RECORD EXTRACTS:
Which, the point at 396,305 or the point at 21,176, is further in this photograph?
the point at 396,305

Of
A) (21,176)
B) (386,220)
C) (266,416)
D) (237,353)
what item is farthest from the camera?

BRIEF:
Quote each line of the listing above exactly.

EXERCISE RESULT:
Which, the point at 396,305 or the point at 21,176, is further in this photograph?
the point at 396,305

Of
A) (21,176)
B) (386,220)
C) (266,416)
D) (237,353)
what item is farthest from the camera?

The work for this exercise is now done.